Cricket Kenya's chief executive Tom Tikolo said here yesterday, ''The ICC will have to do more if wanted to save cricket in Kenya, a country that reached the 2003 world cup semifinals but is now struggling to survive at the international arena.'' ''We are under-funded and feel completely ignored,'' Tikolo told mediapersons.
''The ICC is giving us a grant but it's far from enough. The government help is non-existent while sponsorship is scarce. We are looking towards the international cricket community for support,'' he stressed.
It came as a surprise to the cricket world, when the Kenyans reached the World Cup last-four in 2003 but since then the graph has been on a decline.
The Kenyans, who are to feature in the ICC World Cup qualifiers for the 2011 event next April, are lacking in confidence ahead of the 12-nation event which will see the top four making the cut for the quadrennial spectacle to be hosted by Pakistan, India, Bangladesh and Sri Lanka.
However, in the ongoing series against the visiting Pakistan academy, Kenya looked quite vulnerable against Pakistan.
Tikolo blames lack of exposure to Kenyans cricketers for their poor performances.
''We need to play more competitive games,'' he said. ''We have to play against stronger sides otherwise it is going to be very difficult to bring any improvement in our performance,'' Tokolo added.
He further said lack of funds and a dearth of matches against stronger teams have pushed the Kenyan cricket backward.
Tikolo, elder brother of Kenya captain Steve Tikolo, revealed that Cricket Kenya needs at least 1.2 million dollar to run the sport professionally in the country but there is a shortfall of around 500,000 dolar.
''Kenya get 450,000 dolar from the ICC, 150,000 dollar from TV rights and 100,000 dollar from a newly-acquired sponsorship from a local company tusker.
''What we get currently is just not enough,'' he said.
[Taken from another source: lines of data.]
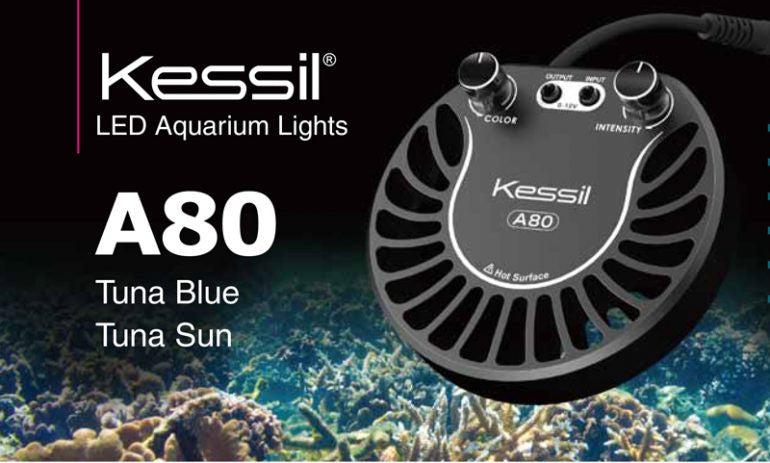 KESSIL A80 has finally landed in Singapore!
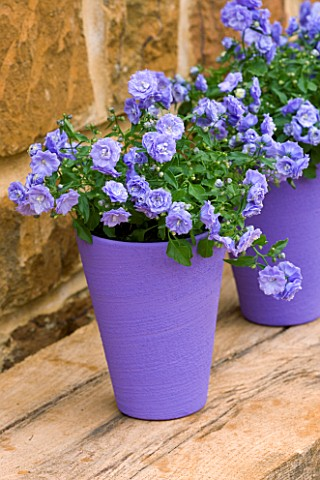 PURPLE_TERRACOTTA_CONTAINER_PLANTED_WITH_CAMPANULA_BALI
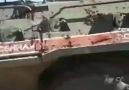 KİRPİ ve KOBRA - Suriye de ki devriye faaliyetleri...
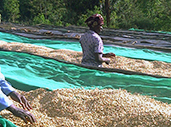 Women sort coffee beans at a washing station.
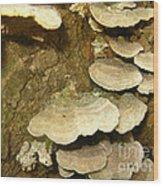 Woodland 4 Wood Print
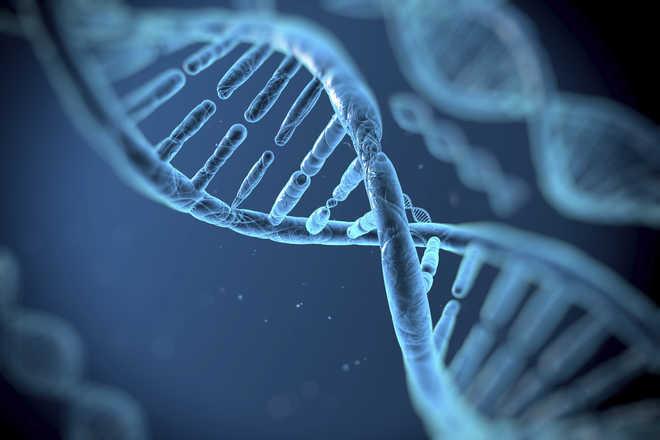 British-Indian chemist in Millennium Tech Prize winning team for revolutionary DNA tech
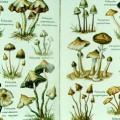 Magic Mushrooms Finally Being Accepted As Viable Treatment For Depression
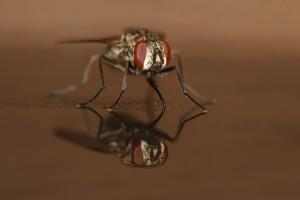 Huisvlieg winnaar in natuurfotowedstrijd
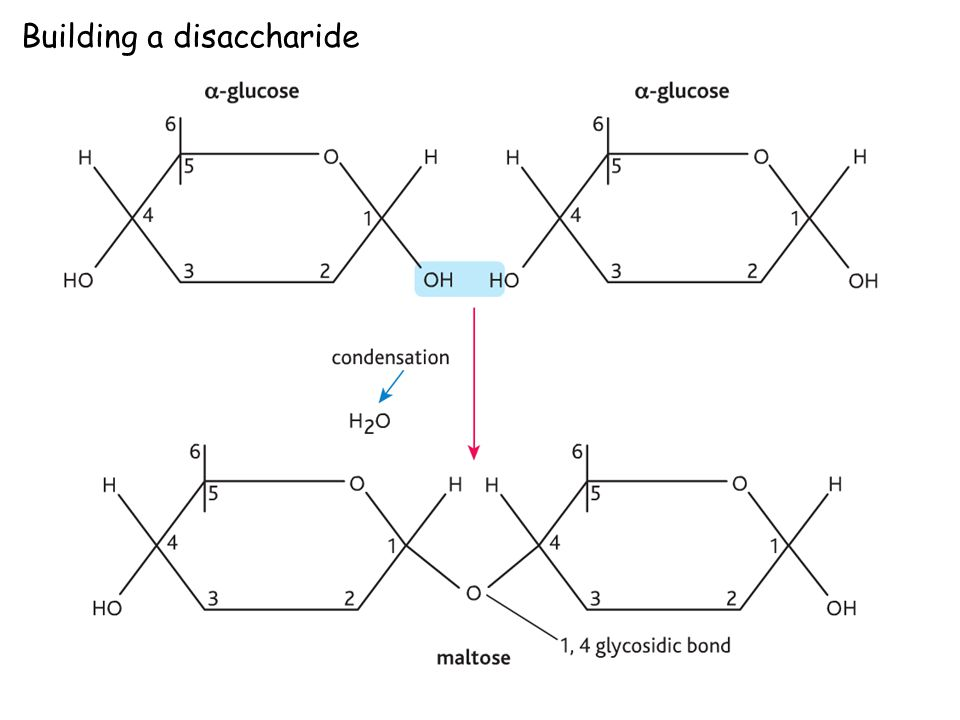 Building a disaccharide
''Kenya doesn't have a cricket culture which is why we badly need a proper schools structure to find new players and that is not possible without proper funding.'' On Kenya becoming a Test side, Tikolo said, ''We would have become a Test side long ago if we had some big brothers.'' ''Just before Bangladesh became a Test side we were beating them hollow and now we are nowhere in world cricket,'' he lamented.